If you live in Atlanta, Austin, Dallas, Houston, or San Antonio, your robotaxi is on pause. As of late May, Waymo had pulled service in six cities because its cars keep driving into floodwater. Not puddles. Actual, vehicle-eating floodwater. The kind a regular human looks at, says "nope," and turns around.

It started on April 20 in San Antonio. A Waymo with no passenger inside rolled up to a flooded stretch of road on a 40 mph corridor, slowed down a little, and then just kept going. The car got swept into Salado Creek and was recovered days later. Nobody was hurt, but the company quietly filed a recall on May 12 covering its entire commercial fleet. Every single one. 3,791 vehicles. That is every Waymo running anywhere in the country.
Then came the patch. Waymo pushed an over-the-air software update meant to add "restrictions at times and in locations where there is an elevated risk of encountering a flooded, higher-speed roadway." Buried in the same paperwork, the company admitted it was still working on a "final remedy." That is corporate speak for "we put a Band-Aid on it and we are hoping."

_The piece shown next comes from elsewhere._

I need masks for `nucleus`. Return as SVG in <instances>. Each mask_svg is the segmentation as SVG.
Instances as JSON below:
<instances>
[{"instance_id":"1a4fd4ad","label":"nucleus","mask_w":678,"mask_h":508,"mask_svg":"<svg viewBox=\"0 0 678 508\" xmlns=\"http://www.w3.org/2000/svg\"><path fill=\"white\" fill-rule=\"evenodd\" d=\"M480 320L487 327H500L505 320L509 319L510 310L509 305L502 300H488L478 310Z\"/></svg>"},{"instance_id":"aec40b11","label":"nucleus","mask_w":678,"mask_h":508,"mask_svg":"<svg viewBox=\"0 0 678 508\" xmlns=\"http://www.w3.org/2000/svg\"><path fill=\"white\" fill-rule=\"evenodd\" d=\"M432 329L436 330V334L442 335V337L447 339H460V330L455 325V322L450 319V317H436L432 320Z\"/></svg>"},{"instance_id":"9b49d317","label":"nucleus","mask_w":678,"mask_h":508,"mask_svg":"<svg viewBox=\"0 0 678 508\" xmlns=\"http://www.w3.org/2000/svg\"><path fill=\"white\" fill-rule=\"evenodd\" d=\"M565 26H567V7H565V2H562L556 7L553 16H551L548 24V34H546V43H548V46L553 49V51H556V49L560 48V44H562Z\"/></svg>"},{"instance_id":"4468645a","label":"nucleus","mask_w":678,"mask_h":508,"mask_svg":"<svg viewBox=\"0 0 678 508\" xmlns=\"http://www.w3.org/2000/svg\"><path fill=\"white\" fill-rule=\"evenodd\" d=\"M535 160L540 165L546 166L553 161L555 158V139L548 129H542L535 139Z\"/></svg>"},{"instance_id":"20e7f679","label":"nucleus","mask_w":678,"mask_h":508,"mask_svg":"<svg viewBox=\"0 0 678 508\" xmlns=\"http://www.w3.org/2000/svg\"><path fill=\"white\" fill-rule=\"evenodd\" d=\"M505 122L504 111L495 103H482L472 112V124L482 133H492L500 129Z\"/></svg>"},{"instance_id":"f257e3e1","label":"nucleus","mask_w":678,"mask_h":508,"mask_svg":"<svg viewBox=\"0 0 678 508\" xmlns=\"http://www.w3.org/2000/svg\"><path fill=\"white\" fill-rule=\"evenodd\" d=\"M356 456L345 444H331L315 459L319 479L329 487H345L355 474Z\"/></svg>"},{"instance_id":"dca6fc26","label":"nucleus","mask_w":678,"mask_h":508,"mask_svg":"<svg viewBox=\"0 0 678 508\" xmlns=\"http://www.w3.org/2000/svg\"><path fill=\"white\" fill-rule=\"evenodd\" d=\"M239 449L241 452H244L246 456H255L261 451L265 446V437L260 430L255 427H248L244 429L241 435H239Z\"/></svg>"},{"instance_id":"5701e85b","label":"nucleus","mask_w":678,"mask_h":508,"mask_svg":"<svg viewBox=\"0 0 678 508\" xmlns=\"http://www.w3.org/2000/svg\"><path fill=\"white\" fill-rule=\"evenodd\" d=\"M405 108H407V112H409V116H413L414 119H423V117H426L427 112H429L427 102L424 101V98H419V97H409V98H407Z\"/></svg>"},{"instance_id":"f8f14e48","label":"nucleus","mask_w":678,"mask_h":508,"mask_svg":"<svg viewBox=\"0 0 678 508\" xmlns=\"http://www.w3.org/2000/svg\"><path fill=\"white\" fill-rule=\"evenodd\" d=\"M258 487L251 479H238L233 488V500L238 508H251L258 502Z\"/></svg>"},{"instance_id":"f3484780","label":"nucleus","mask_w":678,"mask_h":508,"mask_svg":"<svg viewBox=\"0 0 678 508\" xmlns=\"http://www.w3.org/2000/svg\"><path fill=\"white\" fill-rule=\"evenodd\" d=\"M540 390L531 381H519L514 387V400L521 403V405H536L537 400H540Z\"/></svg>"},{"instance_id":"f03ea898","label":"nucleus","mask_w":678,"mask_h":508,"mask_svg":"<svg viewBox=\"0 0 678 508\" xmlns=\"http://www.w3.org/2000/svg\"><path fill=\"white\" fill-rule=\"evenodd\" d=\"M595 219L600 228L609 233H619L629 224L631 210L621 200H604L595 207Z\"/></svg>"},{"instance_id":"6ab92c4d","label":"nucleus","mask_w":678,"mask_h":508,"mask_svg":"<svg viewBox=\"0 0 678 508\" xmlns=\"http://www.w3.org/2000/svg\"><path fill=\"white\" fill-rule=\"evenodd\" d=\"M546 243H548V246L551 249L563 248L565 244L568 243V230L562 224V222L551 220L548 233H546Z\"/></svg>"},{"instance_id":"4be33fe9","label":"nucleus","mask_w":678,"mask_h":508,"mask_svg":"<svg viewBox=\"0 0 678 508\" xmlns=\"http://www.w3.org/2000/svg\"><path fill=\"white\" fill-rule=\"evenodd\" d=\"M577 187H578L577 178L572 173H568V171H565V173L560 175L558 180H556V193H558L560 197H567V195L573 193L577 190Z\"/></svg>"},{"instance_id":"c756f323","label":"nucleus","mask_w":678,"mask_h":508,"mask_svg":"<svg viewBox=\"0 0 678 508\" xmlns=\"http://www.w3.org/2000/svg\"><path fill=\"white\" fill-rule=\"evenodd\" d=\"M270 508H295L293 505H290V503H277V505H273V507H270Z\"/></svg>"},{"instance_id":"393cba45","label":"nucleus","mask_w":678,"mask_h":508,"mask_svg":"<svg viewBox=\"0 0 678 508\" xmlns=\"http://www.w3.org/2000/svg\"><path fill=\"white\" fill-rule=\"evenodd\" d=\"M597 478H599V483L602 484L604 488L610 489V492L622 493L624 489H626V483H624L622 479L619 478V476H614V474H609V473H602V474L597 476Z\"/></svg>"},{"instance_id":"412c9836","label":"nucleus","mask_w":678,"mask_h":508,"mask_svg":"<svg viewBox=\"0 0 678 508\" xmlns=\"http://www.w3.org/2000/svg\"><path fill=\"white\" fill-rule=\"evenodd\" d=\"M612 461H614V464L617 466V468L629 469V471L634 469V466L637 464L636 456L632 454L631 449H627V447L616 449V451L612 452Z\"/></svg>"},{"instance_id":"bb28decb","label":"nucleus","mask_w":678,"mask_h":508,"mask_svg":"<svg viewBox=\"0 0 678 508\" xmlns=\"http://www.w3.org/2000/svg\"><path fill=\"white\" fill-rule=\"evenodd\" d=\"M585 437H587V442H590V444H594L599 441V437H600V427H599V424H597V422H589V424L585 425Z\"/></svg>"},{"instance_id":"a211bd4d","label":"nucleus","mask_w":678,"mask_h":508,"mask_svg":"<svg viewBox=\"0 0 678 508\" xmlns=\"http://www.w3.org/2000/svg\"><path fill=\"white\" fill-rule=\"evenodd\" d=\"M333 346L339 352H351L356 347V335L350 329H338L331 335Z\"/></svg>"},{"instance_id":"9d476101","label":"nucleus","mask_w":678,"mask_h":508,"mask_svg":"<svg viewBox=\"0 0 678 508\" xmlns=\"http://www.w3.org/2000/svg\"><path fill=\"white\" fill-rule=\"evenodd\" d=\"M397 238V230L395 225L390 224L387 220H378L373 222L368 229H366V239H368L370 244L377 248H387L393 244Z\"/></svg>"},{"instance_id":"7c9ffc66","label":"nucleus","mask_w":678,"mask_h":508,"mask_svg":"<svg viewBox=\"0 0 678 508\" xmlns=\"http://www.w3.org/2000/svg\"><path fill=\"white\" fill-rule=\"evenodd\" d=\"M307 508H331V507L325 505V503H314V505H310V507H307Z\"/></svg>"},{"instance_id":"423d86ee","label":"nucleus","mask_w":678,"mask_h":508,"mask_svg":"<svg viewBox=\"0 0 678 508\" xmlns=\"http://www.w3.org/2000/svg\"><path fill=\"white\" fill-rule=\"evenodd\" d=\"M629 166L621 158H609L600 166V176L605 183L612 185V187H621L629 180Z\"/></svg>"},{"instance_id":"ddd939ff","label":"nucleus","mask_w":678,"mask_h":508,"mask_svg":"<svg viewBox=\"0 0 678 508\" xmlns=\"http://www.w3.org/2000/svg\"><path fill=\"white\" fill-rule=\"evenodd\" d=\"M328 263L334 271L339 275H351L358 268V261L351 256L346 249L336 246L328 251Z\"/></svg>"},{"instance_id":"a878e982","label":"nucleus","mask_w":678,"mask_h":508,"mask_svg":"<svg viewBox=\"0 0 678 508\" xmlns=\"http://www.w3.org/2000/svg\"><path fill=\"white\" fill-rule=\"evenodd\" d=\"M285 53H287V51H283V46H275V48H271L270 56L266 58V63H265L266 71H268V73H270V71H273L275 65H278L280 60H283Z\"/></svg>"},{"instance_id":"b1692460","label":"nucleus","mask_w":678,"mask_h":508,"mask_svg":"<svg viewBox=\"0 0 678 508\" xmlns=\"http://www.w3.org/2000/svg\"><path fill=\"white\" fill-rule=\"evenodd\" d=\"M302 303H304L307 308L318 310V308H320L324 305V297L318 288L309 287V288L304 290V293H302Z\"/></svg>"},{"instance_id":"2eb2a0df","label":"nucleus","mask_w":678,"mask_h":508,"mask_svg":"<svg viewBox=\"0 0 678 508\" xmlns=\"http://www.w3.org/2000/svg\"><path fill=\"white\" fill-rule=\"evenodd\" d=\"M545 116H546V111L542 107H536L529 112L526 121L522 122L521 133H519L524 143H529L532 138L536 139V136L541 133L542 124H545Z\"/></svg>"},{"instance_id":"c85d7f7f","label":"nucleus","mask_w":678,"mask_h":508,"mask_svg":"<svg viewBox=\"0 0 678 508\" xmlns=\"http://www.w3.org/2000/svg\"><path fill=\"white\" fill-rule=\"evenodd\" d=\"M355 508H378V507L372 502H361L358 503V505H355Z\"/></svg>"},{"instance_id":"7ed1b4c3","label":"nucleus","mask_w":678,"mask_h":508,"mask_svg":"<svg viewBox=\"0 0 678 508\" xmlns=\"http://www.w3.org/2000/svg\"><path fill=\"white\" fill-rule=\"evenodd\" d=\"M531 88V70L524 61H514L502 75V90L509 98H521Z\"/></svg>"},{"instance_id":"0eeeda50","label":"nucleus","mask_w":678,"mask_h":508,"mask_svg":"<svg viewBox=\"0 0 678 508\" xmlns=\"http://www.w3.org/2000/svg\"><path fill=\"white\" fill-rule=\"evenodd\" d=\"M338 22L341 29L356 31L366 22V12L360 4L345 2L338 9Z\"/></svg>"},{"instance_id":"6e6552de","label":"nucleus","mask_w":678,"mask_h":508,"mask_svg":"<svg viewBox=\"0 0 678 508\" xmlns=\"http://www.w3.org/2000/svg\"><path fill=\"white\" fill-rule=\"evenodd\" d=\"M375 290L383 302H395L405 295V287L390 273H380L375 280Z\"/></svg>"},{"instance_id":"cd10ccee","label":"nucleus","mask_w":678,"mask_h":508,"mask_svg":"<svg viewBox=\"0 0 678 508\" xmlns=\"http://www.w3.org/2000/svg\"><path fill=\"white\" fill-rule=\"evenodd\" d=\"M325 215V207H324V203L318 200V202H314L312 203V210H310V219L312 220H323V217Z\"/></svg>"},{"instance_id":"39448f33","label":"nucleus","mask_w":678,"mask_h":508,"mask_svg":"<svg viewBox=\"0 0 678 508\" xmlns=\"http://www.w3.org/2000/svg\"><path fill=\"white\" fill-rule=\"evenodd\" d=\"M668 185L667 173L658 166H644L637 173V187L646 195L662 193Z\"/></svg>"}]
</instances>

The Band-Aid held for less than two weeks.
On a stormy night in late May, another empty Waymo got stuck in a flooded street in midtown Atlanta. Atlanta Fire Rescue had to come pull it out. Within days, Waymo had paused service in Atlanta, then Austin, then three more cities. By late May the pause had spread to a sixth.
Here is the part that makes engineers wince. Waymo cars have lidar, radar, cameras, and high-definition maps of every street they drive on. They cost something like $200,000 each to build. They have logged more than 20 million paid trips, and Waymo just raised $16 billion at a $126 billion valuation. And the sensors that can spot a kid running between parked cars in the dark cannot reliably tell that a stretch of pavement is now a river.
Why? A few reasons, near as anyone can tell from the outside. Floodwater on a paved road can look almost identical to wet pavement on a sensor reading. The car's cameras see a flat surface. The radar sees a flat surface. The map says there should be a road there, and the GPS confirms the road is still there. So the car proceeds. By the time the wheels start losing traction, it is already too late to back out.

Humans avoid this with one piece of context a Waymo does not have. We see a flooded road and we remember every news clip we have ever seen of someone's pickup getting carried off a low-water crossing. We hesitate. We turn around. The robot does not have that fear. It has a probability score, and on a flat-looking road during the day, that score said "go."
So what does this mean for the rest of us?
If you were planning to use a robotaxi as your main way to get around in any of those six cities this summer, you have a problem. Storm season just started. Atlanta alone averages 18 thunderstorm days from June through August. Waymo has not said when service comes back, and the company has been clear that the real fix is still in development.
For now, if you see a Waymo idling at the edge of a flooded street, do them a favor and honk. They might appreciate the second opinion.